Answer
$$\frac{1+\sin\theta}{\cot^2\theta}=\frac{\sin\theta}{\csc\theta-1}$$
The equation is an identity.
Work Step by Step
$$\frac{1+\sin\theta}{\cot^2\theta}=\frac{\sin\theta}{\csc\theta-1}$$
We examine from the left side first.
$$A=\frac{1+\sin\theta}{\cot^2\theta}$$
$\cot\theta$ can be written according to Quotient Identity, in which $\cot\theta=\frac{\cos\theta}{\sin\theta}$
$$A=\frac{1+\sin\theta}{\frac{\cos^2\theta}{\sin^2\theta}}$$
$$A=\frac{\sin^2\theta(1+\sin\theta)}{\cos^2\theta}$$
Next, we write $\cos^2\theta=1-\sin^2\theta=(1-\sin\theta)(1+\sin\theta)$, following the Pythagorean Identity.
$$A=\frac{\sin^2\theta(1+\sin\theta)}{(1-\sin\theta)(1+\sin\theta)}$$
$$A=\frac{\sin^2\theta}{1-\sin\theta}$$
The left side can be temporarily stopped being examined to switch to the right side.

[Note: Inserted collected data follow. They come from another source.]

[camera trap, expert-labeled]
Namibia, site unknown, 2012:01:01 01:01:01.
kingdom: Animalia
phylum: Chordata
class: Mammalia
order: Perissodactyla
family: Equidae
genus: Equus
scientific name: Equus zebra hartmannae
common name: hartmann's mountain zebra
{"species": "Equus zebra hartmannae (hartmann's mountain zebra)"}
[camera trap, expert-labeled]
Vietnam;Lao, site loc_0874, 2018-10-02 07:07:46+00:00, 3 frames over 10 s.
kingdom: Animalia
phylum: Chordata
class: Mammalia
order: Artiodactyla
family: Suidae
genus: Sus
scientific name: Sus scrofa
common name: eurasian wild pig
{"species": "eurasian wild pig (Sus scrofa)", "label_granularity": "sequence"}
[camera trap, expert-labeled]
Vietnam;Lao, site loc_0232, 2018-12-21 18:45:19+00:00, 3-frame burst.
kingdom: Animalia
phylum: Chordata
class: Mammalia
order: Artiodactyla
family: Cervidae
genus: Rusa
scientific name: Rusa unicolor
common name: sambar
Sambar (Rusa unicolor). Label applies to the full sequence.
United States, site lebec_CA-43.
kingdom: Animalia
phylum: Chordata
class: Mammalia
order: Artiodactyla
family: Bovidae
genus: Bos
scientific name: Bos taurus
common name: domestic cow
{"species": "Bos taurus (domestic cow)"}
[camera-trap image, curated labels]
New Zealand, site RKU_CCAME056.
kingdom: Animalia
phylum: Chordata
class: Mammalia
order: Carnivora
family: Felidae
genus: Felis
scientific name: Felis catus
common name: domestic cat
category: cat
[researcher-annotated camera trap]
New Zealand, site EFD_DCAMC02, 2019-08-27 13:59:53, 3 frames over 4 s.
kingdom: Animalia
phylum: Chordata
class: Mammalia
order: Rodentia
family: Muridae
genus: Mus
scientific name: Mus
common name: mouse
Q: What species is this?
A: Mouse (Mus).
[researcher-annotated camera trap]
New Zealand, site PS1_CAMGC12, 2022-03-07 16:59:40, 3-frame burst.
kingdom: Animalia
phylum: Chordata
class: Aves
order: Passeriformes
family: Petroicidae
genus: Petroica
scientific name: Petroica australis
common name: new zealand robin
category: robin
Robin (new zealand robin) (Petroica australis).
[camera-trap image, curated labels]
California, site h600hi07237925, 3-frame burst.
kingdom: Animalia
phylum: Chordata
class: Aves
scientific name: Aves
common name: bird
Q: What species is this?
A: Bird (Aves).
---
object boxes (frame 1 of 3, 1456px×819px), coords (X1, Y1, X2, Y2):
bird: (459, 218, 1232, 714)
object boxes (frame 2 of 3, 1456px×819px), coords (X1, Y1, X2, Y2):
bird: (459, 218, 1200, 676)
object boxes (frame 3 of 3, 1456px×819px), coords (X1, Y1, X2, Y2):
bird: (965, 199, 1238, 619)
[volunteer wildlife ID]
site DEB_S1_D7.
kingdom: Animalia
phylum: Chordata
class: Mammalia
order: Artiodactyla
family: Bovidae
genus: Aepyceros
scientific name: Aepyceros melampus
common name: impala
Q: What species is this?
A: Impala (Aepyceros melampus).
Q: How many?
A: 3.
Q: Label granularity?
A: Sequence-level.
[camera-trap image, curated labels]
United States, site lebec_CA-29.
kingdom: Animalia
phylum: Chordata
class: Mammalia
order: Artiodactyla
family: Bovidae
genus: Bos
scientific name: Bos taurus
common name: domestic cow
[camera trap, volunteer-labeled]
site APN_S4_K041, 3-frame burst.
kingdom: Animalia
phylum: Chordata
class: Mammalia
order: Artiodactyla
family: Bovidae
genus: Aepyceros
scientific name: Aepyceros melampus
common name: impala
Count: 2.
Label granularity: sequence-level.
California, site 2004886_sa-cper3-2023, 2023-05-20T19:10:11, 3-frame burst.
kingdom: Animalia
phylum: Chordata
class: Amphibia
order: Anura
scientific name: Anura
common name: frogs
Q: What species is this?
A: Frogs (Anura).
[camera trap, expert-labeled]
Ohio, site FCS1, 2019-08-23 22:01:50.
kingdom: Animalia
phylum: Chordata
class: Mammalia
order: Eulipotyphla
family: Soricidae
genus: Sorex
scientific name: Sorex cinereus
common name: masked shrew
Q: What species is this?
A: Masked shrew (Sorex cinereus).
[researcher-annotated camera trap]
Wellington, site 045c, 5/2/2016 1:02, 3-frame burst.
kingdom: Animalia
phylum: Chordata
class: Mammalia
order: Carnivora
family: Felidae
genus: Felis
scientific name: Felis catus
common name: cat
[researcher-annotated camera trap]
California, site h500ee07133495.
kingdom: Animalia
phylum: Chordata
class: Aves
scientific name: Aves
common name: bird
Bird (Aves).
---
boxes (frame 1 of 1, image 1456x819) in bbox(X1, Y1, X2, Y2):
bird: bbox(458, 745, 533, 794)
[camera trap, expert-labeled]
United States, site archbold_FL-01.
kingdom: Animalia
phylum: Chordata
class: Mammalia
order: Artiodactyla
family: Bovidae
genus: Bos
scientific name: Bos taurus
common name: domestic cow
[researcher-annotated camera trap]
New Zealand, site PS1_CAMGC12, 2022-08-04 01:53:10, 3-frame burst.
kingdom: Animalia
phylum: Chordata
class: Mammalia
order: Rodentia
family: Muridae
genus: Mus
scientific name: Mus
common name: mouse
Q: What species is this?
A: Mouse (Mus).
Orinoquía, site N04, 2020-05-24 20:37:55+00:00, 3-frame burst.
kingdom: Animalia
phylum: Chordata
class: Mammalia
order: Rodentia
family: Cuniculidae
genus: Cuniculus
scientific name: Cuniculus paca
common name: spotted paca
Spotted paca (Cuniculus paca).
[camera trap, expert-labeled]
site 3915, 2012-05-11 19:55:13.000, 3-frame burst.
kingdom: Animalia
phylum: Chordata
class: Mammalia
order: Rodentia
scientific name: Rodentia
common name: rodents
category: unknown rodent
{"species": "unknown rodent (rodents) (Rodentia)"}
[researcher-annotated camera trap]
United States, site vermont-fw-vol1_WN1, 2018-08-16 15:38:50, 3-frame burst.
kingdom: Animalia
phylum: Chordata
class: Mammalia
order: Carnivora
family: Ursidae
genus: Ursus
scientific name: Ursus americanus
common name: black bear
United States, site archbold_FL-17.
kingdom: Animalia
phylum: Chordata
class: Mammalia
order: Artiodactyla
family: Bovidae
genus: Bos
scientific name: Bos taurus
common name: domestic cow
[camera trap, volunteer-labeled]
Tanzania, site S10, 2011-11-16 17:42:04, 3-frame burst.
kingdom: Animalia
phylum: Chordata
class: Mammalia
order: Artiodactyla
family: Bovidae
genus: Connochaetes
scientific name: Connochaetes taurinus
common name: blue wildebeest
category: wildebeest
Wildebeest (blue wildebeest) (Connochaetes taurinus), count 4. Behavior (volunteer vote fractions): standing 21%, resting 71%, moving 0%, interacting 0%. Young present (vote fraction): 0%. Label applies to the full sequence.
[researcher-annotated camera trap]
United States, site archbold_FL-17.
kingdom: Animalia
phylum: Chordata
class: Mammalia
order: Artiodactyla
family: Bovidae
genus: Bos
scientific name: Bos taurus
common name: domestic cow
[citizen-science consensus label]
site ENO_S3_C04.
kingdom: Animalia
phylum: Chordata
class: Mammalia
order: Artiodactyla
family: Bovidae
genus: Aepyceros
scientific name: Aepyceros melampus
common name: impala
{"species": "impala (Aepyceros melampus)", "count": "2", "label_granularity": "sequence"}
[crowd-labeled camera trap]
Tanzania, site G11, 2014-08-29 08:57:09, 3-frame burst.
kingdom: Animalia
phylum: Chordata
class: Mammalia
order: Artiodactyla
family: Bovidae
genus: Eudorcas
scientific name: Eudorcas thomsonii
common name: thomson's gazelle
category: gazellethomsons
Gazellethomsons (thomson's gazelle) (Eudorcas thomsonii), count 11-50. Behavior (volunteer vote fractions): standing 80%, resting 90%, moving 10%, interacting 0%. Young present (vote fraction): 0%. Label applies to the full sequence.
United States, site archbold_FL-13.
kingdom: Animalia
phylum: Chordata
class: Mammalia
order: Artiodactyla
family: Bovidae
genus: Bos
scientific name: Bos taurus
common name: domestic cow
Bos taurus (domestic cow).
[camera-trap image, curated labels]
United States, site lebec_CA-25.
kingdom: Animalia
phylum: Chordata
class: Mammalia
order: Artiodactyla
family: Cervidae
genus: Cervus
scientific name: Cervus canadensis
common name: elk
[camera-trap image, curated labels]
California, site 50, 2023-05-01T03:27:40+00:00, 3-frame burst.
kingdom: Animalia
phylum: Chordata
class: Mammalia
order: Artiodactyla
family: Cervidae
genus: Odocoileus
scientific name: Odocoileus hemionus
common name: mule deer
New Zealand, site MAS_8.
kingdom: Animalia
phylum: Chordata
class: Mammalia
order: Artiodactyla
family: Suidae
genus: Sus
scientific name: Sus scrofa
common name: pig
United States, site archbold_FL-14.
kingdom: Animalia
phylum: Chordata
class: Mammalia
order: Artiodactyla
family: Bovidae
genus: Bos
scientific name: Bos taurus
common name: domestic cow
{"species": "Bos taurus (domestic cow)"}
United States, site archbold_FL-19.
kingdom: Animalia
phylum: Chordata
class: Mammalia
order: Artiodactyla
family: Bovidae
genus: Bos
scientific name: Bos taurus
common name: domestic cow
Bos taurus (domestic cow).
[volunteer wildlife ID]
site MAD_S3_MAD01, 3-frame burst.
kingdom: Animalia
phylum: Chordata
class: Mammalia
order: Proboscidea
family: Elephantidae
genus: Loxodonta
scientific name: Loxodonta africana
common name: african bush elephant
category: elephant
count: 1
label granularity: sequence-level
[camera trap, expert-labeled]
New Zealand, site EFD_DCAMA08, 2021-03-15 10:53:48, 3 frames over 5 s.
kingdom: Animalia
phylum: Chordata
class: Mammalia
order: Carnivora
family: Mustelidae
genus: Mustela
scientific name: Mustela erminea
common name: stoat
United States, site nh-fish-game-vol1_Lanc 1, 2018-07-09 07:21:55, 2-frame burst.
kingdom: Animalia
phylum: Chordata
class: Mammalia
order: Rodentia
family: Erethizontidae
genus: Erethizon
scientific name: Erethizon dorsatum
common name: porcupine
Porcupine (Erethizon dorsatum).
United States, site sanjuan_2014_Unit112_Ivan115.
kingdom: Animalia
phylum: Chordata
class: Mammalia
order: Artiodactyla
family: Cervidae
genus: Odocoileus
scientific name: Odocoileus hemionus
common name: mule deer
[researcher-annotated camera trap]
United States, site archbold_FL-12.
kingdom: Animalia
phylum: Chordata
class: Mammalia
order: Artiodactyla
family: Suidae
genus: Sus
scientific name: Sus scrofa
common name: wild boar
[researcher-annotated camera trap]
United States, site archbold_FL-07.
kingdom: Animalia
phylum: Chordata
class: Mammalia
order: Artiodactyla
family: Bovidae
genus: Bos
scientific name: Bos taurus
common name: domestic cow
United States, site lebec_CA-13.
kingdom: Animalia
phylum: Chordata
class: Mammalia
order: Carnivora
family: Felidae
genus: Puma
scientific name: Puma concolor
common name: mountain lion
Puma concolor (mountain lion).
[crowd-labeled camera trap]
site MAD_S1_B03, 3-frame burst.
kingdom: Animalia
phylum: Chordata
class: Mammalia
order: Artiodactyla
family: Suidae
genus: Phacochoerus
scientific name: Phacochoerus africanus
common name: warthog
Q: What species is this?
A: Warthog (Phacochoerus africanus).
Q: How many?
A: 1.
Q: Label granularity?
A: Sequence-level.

$$B=\frac{\sin\theta}{\csc\theta-1}$$
$\csc\theta$ can be written according to Reciprocal Identity: $\csc\theta=\frac{1}{\sin\theta}$
$$B=\frac{\sin\theta}{\frac{1}{\sin\theta}-1}$$
$$B=\frac{\sin\theta}{\frac{1-\sin\theta}{\sin\theta}}$$
$$B=\frac{\sin^2\theta}{1-\sin\theta}$$
Thus, $A=B$. 2 sides are equal, so the equation is verified to be an identity.